Through one part idle internet window shopping and one part good luck, I came across a  supply (now sold out) of the disks I use in my main RAID at home, nearly 50% off the next lowest price I’d ever seen for them–open-box (but not refurb) disks from a reputable online retailer with only a few months already consumed on Seagate’s 5 year warranty.  This seemed to me by far the best deal I’d seen on these disks in 5 years of looking, so I immediately bought some.

So now I am at one of those rarely encountered times where I have sufficient unused hard disk capacity to create a whole second copy of my current stash of bits if I wanted, and that gives me the flexibility to switch to another disk/filesystem/volume management arrangement if I want.

I always assume that at some point the amount of data I’ve accumulated will grow too large to allow for another opportunity to start from scratch like this, and so even though I’ve tried to choose wisely in selecting a storage arrangement in the past, and as a result could feasibly grow my current MD-based RAID out to 22 TB or so, I still want to make sure there isn’t something better out there that I could switch to since I do have the chance to do it now. Plus, the last time I investigated storage options was three years ago (which put me on my current 2TB-per-member MD RAID with ext4), so I took another look.

There are lots of things I like in ZFS, such as the added data integrity safeguards, snapshots to protect me from the fat-fingered rm -rf *, and with support for remote mirroring, it would definitely be worth another look at nearly-realtime backups to my hosted server (something I previously rejected due to the lack of snapshots.) A less unique but still important feature for long-term scalability is logical volumes, as I think a single RAID with > 12 drives would be a stretch even for the relatively light load my home array experiences.

But, as many a home user before me can tell you, ZFS has one huge feature hole for nerd@home scale operations: it is not possible to drop in another disk or two onto an existing RAID set. Enterprise users will drop another rack of raid sets into an existing zpool, which is possible with ZFS and makes sense. But do that after buying a handful of disks, and you’ll have a bunch of little RAID sets with wasted parity disks everywhere. RAID reconfiguration is something that’s been possible with MD RAID since I fired up my first array in 2003, and became possible as on online operation some years afterwards. It’s a feature I’ve used several times that I’m not comfortable giving up.
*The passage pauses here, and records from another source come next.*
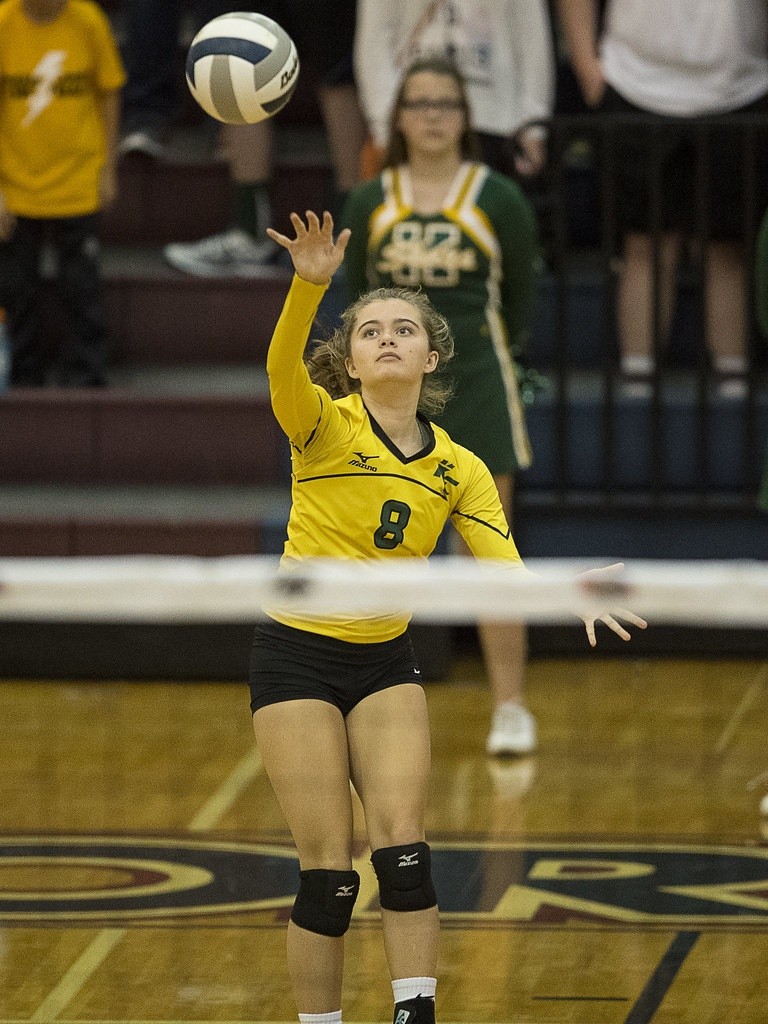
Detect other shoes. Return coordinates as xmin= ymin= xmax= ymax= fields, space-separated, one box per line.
xmin=621 ymin=353 xmax=654 ymax=396
xmin=718 ymin=357 xmax=748 ymax=398
xmin=487 ymin=758 xmax=537 ymax=799
xmin=485 ymin=704 xmax=536 ymax=755
xmin=164 ymin=227 xmax=279 ymax=279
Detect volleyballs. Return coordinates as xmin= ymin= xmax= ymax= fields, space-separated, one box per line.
xmin=185 ymin=11 xmax=299 ymax=125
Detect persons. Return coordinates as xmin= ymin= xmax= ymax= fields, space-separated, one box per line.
xmin=249 ymin=211 xmax=660 ymax=1024
xmin=331 ymin=0 xmax=768 ymax=411
xmin=0 ymin=0 xmax=127 ymax=387
xmin=334 ymin=60 xmax=547 ymax=756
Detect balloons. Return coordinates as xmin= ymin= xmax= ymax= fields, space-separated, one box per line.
xmin=185 ymin=11 xmax=302 ymax=125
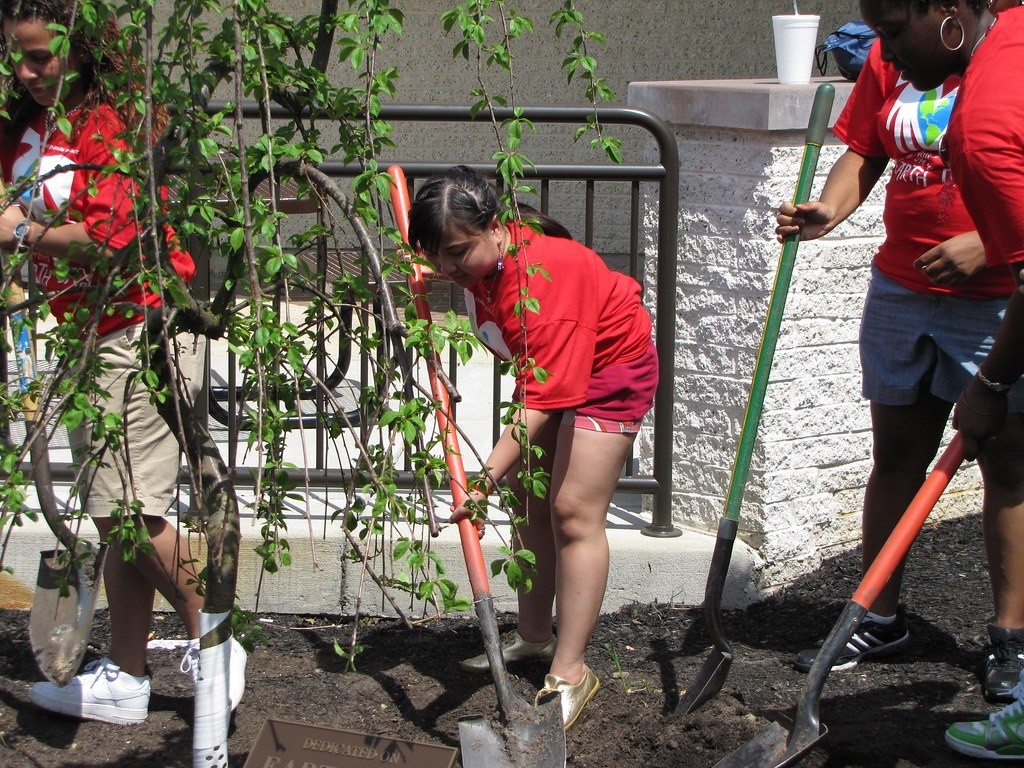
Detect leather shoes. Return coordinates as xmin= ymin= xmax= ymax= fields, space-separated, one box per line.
xmin=533 ymin=663 xmax=600 ymax=733
xmin=461 ymin=629 xmax=558 ymax=671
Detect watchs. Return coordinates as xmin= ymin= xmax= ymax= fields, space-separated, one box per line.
xmin=14 ymin=218 xmax=32 ymax=248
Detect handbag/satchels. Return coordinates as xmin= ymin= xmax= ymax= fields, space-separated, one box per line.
xmin=814 ymin=20 xmax=878 ymax=82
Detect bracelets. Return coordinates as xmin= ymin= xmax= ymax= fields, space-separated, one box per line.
xmin=471 ymin=483 xmax=491 ymax=496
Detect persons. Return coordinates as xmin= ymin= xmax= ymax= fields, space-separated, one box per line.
xmin=776 ymin=0 xmax=1023 ymax=761
xmin=1 ymin=1 xmax=247 ymax=726
xmin=406 ymin=165 xmax=660 ymax=733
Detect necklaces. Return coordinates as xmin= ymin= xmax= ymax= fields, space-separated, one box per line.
xmin=480 ymin=274 xmax=499 ymax=303
xmin=970 ymin=16 xmax=998 ymax=58
xmin=44 ymin=102 xmax=84 ymax=140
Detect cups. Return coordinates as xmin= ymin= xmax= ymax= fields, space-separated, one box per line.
xmin=772 ymin=14 xmax=821 ymax=84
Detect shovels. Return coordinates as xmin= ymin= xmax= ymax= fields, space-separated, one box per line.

So, I dug into the state of development of this for ZFS, and was pleased to find some pretty current and comprehend-able information from Matt Ahrens, co-founder of ZFS way back when it was at Sun (awesomely, he seems to still be involved in ZFS through employment elsewhere.) The short summary sounds like achieving this via “block pointer rewrite” will almost surely never happen, because any code that correctly updates all necessary data structures would, in Matt’s opinion, introduce code that is too confusing/ugly/unmaintainable to encourage further ZFS development of other kinds. The YouTube video from October 2013 that I found this on is a great watch, if you’re interested in more detail. He also says, however, that there may be less ambitious approaches than block location rewrite to achieve the similar task of removing a device from a pool, so perhaps the more targeted task of adding a disk to a RAID-Z could also be tackled another way. Something I might try to learn more about?

First though, I need to research ZFS basics a bit more to find out why I shouldn’t just build a zpool of one or two vdevs (configured from ZFS’s point of view as plain disks) that actually happen to be MD RAID devices. Would it work to just let MD RAID do what it does best, and let ZFS do what it does best on top of it?

(Update 1/2014: the above md/zfs scheme would be ill-advised because ZFS implements a nontraditional “RAID” that includes couplings to the filesystem level, providing advantages such as self-healing data in the event of a parity/data disagreement, since the “RAID” subsystem and filesystem can compare notes to see if the data aligns with ZFS’s filesystem-level hashing (meaning the parity must be bad) or does not align with ZFS’s filesystem-level hash, meaning the data should be reconstructed from parity.)